▶ [BRIEF]:
The entries below need to be transcribed verbatim.

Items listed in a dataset
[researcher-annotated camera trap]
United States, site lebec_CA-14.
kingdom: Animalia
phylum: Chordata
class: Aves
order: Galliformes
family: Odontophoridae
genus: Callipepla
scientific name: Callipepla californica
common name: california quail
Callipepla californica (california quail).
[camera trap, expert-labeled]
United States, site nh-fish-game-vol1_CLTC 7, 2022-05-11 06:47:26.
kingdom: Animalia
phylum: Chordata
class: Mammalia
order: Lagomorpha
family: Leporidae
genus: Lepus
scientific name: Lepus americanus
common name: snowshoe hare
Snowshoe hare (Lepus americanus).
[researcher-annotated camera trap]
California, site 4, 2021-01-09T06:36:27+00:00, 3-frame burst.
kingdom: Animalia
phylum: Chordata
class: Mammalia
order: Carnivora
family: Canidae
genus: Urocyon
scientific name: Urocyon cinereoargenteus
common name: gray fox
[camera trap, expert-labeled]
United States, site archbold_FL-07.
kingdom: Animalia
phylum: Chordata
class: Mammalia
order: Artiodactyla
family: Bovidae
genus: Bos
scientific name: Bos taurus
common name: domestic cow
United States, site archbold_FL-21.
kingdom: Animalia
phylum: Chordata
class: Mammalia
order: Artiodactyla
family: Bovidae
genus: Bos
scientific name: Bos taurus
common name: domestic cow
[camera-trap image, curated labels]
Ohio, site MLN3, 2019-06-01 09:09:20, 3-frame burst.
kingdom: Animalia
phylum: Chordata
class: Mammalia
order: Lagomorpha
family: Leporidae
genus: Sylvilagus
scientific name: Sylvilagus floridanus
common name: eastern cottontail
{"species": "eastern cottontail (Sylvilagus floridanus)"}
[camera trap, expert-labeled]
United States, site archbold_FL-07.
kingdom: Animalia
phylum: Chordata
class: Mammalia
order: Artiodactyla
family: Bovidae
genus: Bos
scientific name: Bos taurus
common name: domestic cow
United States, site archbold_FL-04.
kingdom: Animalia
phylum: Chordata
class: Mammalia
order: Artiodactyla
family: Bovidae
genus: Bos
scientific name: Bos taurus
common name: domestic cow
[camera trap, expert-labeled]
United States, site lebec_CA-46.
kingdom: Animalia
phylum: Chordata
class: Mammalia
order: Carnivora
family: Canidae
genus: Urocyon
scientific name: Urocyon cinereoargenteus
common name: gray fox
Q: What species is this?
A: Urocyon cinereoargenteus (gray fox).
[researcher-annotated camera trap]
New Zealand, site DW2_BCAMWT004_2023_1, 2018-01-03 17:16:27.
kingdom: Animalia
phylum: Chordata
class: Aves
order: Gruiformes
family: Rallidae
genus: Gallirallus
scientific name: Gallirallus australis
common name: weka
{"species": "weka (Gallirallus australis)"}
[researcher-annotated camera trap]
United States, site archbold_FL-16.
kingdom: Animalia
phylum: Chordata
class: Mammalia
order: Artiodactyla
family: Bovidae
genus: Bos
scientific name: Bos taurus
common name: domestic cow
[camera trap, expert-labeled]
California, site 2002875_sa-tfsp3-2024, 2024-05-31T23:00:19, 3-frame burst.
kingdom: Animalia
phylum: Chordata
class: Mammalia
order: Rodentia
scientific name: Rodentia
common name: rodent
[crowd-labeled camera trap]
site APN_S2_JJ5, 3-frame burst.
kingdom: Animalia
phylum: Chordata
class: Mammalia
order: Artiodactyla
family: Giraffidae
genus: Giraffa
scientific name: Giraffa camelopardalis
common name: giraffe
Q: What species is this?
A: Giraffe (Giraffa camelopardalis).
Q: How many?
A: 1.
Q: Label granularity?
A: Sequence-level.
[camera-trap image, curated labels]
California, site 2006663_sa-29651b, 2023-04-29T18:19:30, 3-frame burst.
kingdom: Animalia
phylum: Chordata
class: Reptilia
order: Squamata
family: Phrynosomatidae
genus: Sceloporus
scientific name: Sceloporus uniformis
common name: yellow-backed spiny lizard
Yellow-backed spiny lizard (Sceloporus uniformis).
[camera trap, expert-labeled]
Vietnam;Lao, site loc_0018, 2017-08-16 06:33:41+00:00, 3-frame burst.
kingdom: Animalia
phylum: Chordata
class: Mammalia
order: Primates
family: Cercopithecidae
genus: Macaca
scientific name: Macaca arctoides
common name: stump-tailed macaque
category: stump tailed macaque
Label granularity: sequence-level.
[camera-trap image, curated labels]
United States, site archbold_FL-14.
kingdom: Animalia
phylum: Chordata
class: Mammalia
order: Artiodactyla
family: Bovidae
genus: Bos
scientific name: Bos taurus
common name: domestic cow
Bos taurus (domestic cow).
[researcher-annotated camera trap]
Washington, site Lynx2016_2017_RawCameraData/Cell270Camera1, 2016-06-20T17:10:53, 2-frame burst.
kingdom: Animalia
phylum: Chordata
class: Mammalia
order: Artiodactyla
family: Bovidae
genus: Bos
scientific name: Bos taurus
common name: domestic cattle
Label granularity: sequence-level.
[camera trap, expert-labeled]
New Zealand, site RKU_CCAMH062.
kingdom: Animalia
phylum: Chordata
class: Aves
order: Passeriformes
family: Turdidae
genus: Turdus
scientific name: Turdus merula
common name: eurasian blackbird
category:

▶ [ANSWER SPACE]:
[researcher-annotated camera trap]
United States, site lebec_CA-14.
kingdom: Animalia
phylum: Chordata
class: Aves
order: Galliformes
family: Odontophoridae
genus: Callipepla
scientific name: Callipepla californica
common name: california quail
Callipepla californica (california quail).
[camera trap, expert-labeled]
United States, site nh-fish-game-vol1_CLTC 7, 2022-05-11 06:47:26.
kingdom: Animalia
phylum: Chordata
class: Mammalia
order: Lagomorpha
family: Leporidae
genus: Lepus
scientific name: Lepus americanus
common name: snowshoe hare
Snowshoe hare (Lepus americanus).
[researcher-annotated camera trap]
California, site 4, 2021-01-09T06:36:27+00:00, 3-frame burst.
kingdom: Animalia
phylum: Chordata
class: Mammalia
order: Carnivora
family: Canidae
genus: Urocyon
scientific name: Urocyon cinereoargenteus
common name: gray fox
[camera trap, expert-labeled]
United States, site archbold_FL-07.
kingdom: Animalia
phylum: Chordata
class: Mammalia
order: Artiodactyla
family: Bovidae
genus: Bos
scientific name: Bos taurus
common name: domestic cow
United States, site archbold_FL-21.
kingdom: Animalia
phylum: Chordata
class: Mammalia
order: Artiodactyla
family: Bovidae
genus: Bos
scientific name: Bos taurus
common name: domestic cow
[camera-trap image, curated labels]
Ohio, site MLN3, 2019-06-01 09:09:20, 3-frame burst.
kingdom: Animalia
phylum: Chordata
class: Mammalia
order: Lagomorpha
family: Leporidae
genus: Sylvilagus
scientific name: Sylvilagus floridanus
common name: eastern cottontail
{"species": "eastern cottontail (Sylvilagus floridanus)"}
[camera trap, expert-labeled]
United States, site archbold_FL-07.
kingdom: Animalia
phylum: Chordata
class: Mammalia
order: Artiodactyla
family: Bovidae
genus: Bos
scientific name: Bos taurus
common name: domestic cow
United States, site archbold_FL-04.
kingdom: Animalia
phylum: Chordata
class: Mammalia
order: Artiodactyla
family: Bovidae
genus: Bos
scientific name: Bos taurus
common name: domestic cow
[camera trap, expert-labeled]
United States, site lebec_CA-46.
kingdom: Animalia
phylum: Chordata
class: Mammalia
order: Carnivora
family: Canidae
genus: Urocyon
scientific name: Urocyon cinereoargenteus
common name: gray fox
Q: What species is this?
A: Urocyon cinereoargenteus (gray fox).
[researcher-annotated camera trap]
New Zealand, site DW2_BCAMWT004_2023_1, 2018-01-03 17:16:27.
kingdom: Animalia
phylum: Chordata
class: Aves
order: Gruiformes
family: Rallidae
genus: Gallirallus
scientific name: Gallirallus australis
common name: weka
{"species": "weka (Gallirallus australis)"}
[researcher-annotated camera trap]
United States, site archbold_FL-16.
kingdom: Animalia
phylum: Chordata
class: Mammalia
order: Artiodactyla
family: Bovidae
genus: Bos
scientific name: Bos taurus
common name: domestic cow
[camera trap, expert-labeled]
California, site 2002875_sa-tfsp3-2024, 2024-05-31T23:00:19, 3-frame burst.
kingdom: Animalia
phylum: Chordata
class: Mammalia
order: Rodentia
scientific name: Rodentia
common name: rodent
[crowd-labeled camera trap]
site APN_S2_JJ5, 3-frame burst.
kingdom: Animalia
phylum: Chordata
class: Mammalia
order: Artiodactyla
family: Giraffidae
genus: Giraffa
scientific name: Giraffa camelopardalis
common name: giraffe
Q: What species is this?
A: Giraffe (Giraffa camelopardalis).
Q: How many?
A: 1.
Q: Label granularity?
A: Sequence-level.
[camera-trap image, curated labels]
California, site 2006663_sa-29651b, 2023-04-29T18:19:30, 3-frame burst.
kingdom: Animalia
phylum: Chordata
class: Reptilia
order: Squamata
family: Phrynosomatidae
genus: Sceloporus
scientific name: Sceloporus uniformis
common name: yellow-backed spiny lizard
Yellow-backed spiny lizard (Sceloporus uniformis).
[camera trap, expert-labeled]
Vietnam;Lao, site loc_0018, 2017-08-16 06:33:41+00:00, 3-frame burst.
kingdom: Animalia
phylum: Chordata
class: Mammalia
order: Primates
family: Cercopithecidae
genus: Macaca
scientific name: Macaca arctoides
common name: stump-tailed macaque
category: stump tailed macaque
Label granularity: sequence-level.
[camera-trap image, curated labels]
United States, site archbold_FL-14.
kingdom: Animalia
phylum: Chordata
class: Mammalia
order: Artiodactyla
family: Bovidae
genus: Bos
scientific name: Bos taurus
common name: domestic cow
Bos taurus (domestic cow).
[researcher-annotated camera trap]
Washington, site Lynx2016_2017_RawCameraData/Cell270Camera1, 2016-06-20T17:10:53, 2-frame burst.
kingdom: Animalia
phylum: Chordata
class: Mammalia
order: Artiodactyla
family: Bovidae
genus: Bos
scientific name: Bos taurus
common name: domestic cattle
Label granularity: sequence-level.
[camera trap, expert-labeled]
New Zealand, site RKU_CCAMH062.
kingdom: Animalia
phylum: Chordata
class: Aves
order: Passeriformes
family: Turdidae
genus: Turdus
scientific name: Turdus merula
common name: eurasian blackbird
category:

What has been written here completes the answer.